Plus de 100 installations en Isère
Cédric Fraux, coprésident de JA Isère, considère 2022 comme une année charnière en raison des records d’installations qui ont dépassé la centaine en Isère. Il dit aussi sa fierté que la Région accorde la meilleure DJA de France.

« On va continuer à financer l’agriculture »
Oui, les taux bancaires ont tendance à bouger, accorde Bernard Clavel, délégué Crédit agricole Sud Rhône Alpes.

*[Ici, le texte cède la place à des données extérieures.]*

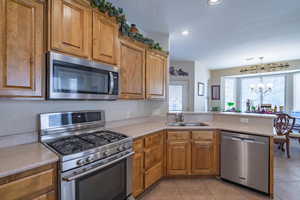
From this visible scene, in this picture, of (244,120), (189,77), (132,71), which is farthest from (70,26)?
(189,77)

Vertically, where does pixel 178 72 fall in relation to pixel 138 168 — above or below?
above

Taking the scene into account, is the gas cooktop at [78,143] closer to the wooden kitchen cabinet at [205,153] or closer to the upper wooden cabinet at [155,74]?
the upper wooden cabinet at [155,74]

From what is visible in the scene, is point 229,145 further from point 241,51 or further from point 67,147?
point 241,51

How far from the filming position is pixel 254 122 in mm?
2869

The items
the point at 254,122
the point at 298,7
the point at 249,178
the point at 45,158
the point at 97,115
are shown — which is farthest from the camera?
the point at 254,122

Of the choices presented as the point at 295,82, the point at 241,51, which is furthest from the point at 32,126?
the point at 295,82

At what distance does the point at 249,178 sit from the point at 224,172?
37cm

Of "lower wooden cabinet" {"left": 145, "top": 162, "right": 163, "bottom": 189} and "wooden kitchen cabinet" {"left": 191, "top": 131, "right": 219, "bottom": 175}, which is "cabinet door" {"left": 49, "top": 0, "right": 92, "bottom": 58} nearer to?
"lower wooden cabinet" {"left": 145, "top": 162, "right": 163, "bottom": 189}

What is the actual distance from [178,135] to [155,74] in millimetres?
1145

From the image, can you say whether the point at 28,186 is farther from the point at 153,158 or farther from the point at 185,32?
the point at 185,32

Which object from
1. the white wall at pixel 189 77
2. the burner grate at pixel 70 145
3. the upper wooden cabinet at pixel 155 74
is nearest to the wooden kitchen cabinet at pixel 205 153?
the upper wooden cabinet at pixel 155 74

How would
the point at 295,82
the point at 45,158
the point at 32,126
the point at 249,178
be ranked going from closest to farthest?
1. the point at 45,158
2. the point at 32,126
3. the point at 249,178
4. the point at 295,82

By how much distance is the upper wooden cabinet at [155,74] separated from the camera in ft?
9.11

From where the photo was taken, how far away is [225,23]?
3.12m
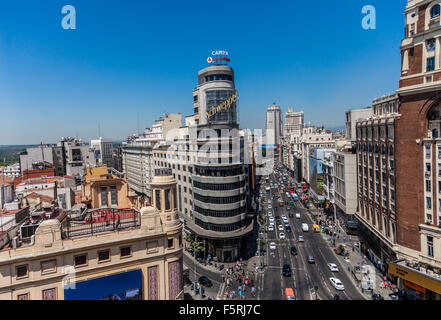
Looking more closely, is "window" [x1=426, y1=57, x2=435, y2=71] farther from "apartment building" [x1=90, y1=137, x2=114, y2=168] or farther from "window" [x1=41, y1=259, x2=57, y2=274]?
"apartment building" [x1=90, y1=137, x2=114, y2=168]

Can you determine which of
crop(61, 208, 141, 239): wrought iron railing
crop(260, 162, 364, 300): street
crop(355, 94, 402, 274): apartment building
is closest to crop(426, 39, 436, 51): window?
crop(355, 94, 402, 274): apartment building

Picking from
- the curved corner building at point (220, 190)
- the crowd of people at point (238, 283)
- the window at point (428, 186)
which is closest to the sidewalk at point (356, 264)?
the window at point (428, 186)

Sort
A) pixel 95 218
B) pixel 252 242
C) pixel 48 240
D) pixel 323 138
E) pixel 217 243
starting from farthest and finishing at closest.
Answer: pixel 323 138
pixel 252 242
pixel 217 243
pixel 95 218
pixel 48 240

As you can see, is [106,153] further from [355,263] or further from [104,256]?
[104,256]

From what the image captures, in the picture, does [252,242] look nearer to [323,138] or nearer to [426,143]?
[426,143]
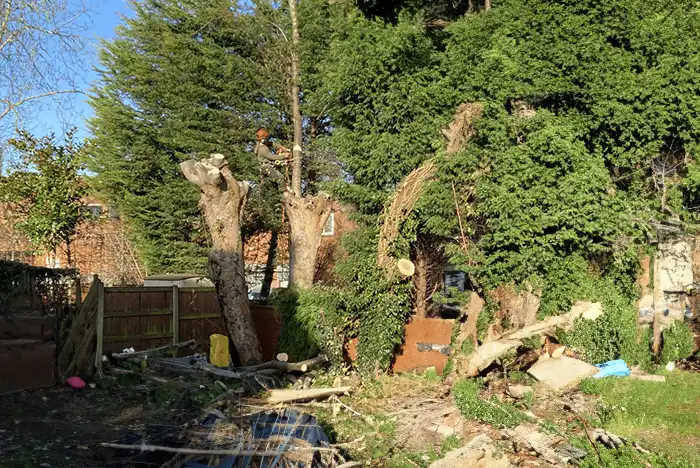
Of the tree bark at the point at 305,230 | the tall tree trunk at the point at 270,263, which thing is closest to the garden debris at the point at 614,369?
the tree bark at the point at 305,230

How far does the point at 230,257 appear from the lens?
12430 millimetres

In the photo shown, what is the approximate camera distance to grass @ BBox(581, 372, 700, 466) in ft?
25.3

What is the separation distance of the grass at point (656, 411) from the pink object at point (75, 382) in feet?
26.7

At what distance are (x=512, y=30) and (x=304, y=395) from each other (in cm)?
836

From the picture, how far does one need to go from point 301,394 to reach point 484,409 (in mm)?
2945

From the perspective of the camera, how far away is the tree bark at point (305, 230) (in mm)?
13828

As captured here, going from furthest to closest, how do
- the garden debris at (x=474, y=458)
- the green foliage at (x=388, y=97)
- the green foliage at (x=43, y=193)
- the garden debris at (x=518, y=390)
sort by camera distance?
1. the green foliage at (x=43, y=193)
2. the green foliage at (x=388, y=97)
3. the garden debris at (x=518, y=390)
4. the garden debris at (x=474, y=458)

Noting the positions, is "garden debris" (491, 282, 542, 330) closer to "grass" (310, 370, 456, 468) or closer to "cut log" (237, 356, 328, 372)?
"grass" (310, 370, 456, 468)

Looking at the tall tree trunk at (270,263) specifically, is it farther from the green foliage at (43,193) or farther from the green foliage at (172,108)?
the green foliage at (43,193)

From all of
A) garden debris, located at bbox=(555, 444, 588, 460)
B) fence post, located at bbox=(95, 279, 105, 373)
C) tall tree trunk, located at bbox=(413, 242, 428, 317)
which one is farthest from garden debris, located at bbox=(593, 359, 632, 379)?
fence post, located at bbox=(95, 279, 105, 373)

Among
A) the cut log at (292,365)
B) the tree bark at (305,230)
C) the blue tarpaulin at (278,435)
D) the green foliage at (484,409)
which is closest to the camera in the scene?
the blue tarpaulin at (278,435)

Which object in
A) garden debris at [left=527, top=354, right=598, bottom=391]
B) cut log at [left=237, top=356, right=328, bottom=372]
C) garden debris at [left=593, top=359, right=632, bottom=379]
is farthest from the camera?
cut log at [left=237, top=356, right=328, bottom=372]

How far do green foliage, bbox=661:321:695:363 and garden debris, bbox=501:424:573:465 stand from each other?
5832mm

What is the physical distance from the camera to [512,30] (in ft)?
41.9
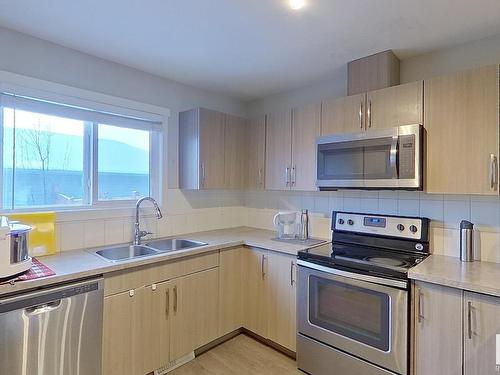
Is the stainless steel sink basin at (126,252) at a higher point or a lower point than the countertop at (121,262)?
lower

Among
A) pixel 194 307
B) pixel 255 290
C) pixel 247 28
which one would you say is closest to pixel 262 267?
pixel 255 290

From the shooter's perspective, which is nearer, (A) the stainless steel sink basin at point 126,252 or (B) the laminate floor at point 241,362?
(B) the laminate floor at point 241,362

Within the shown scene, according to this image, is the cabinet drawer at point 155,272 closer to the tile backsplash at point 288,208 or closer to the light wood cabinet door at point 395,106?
the tile backsplash at point 288,208

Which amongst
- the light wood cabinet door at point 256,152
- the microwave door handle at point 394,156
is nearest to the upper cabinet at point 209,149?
the light wood cabinet door at point 256,152

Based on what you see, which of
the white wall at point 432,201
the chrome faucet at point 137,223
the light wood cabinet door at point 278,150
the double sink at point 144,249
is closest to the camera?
the white wall at point 432,201

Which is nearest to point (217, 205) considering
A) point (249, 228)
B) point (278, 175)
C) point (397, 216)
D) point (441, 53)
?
point (249, 228)

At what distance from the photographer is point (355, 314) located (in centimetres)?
190

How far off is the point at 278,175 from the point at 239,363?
1.57m

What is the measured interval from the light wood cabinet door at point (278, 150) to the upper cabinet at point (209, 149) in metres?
0.35

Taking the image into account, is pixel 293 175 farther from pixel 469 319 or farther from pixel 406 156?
pixel 469 319

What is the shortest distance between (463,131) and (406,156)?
1.08 feet

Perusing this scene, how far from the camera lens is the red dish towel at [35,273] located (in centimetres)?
148

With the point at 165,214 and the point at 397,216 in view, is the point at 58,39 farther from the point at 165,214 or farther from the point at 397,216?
the point at 397,216

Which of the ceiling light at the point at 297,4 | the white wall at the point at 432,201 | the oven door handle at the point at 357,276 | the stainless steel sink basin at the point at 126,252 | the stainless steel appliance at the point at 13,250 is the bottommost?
the oven door handle at the point at 357,276
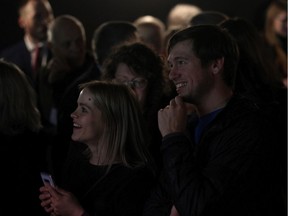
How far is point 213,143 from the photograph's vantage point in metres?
2.27

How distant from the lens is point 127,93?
2.81 m

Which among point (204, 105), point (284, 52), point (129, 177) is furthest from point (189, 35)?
point (284, 52)

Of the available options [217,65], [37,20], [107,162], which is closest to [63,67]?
[37,20]

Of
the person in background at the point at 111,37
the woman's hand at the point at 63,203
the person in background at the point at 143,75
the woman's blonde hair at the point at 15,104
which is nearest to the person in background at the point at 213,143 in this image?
the woman's hand at the point at 63,203

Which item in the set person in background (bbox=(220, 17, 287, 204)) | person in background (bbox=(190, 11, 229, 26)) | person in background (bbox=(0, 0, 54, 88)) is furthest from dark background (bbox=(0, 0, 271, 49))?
person in background (bbox=(220, 17, 287, 204))

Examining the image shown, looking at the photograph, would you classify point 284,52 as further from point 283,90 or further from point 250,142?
point 250,142

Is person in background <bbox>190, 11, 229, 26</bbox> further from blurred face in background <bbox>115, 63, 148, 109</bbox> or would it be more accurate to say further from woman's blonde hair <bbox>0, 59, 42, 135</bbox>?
woman's blonde hair <bbox>0, 59, 42, 135</bbox>

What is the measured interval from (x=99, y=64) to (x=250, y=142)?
1.96 metres

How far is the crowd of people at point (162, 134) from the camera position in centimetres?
218

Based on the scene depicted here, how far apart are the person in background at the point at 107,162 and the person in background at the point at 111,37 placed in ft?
3.62

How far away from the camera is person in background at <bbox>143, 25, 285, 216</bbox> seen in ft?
7.02

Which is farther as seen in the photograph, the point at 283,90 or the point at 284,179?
the point at 283,90

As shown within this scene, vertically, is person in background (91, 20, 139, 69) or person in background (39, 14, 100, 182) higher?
person in background (91, 20, 139, 69)

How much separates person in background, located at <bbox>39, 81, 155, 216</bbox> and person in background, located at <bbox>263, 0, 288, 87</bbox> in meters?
3.32
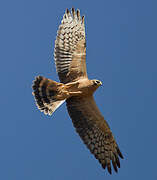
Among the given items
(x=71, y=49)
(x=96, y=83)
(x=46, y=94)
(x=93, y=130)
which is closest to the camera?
(x=96, y=83)

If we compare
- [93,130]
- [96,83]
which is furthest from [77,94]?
[93,130]

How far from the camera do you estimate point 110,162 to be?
6617 mm

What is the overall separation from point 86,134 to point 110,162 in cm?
56

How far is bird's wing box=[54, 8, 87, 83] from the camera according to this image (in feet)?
21.5

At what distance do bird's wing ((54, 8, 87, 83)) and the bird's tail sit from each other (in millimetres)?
228

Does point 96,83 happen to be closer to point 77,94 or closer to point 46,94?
point 77,94

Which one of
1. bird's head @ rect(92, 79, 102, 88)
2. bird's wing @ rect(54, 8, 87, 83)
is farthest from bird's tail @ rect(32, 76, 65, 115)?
bird's head @ rect(92, 79, 102, 88)

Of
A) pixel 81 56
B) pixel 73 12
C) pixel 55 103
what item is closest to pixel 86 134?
pixel 55 103

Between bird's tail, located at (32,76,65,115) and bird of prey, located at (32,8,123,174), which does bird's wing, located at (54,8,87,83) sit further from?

Ils suivent l’augmentation des coûts de la ressource financière, qui concerne tous les citoyens. « Nous allons continuer à financer et soutenir les agriculteurs dans leur développement et leur installation », a-t-il tenu à rassurer.

« On nous a enlevé 10 % de notre capacité de production »
Jean-Claude Darlet, le président de la Chambre d’agriculture de l’Isère, est furax. « On parle de sécurité alimentaire et, au nom de préoccupations environnementales, on nous a imposé les Zones de non-traitement qui nous ont enlevé 10 % de notre capacité de production. »
Il dénonce « des textes qui se contredisent », le zèle de contrôle de l’OFB et la méconnaissance des métiers de l’agriculture de ceux qui éditent les lois « pour faire plaisir à des minorités ».

L’image, mais pas le son
« L’agriculture est le huitième art du cinéma » a déclaré Jérôme Crozat, président du CAD et de la FDSEA. Il fait référence à la qualité des paysages offerts par l’agriculture au cinéma. « Mais nous ne sommes pas assez coordonnés et l’on entend trop souvent parler nos détracteurs. L’image, c’est nous, mais le son, ce n’est pas toujours nous. »

« Vous avez ouvert la boîte à défis »
Fabrice Pannecoucke, le vice-président régional en charge de l’agriculture, a participé aux débats, assurant que la Région saurait accompagner les nombreux défis relevés par l’économiste Thierry Pouch. Il a rapidement présenté les priorités du prochain Feader (1).



C’est d’abord une DJA moyenne de 40 000 euros, mais qui peut être plus élevée en territoire de montagne. La deuxième priorité est l’accompagnement de la modernisation et de l’évolution des systèmes productions (eau, énergie, biosécurité). Le troisième point porte sur la valorisation des productions. Les autres priorités sont la ruralité, les programmes Leader et la forêt et enfin, la recherche et développement. Le budget Feader s’élève à 95 millions d’euros, porté à 195 millions avec la participation de la Région. Par ailleurs, les 18 plans filières seront entièrement revisités. Ils devront se partager une enveloppe annuelle de 18 millions d’euros.

ID

(1) Fonds européen agricole pour le développement rural 

Environ 200 personnes ont participé à la Nuit de l'agriculture parmi lesquelles des parlementaires et des élus locaux.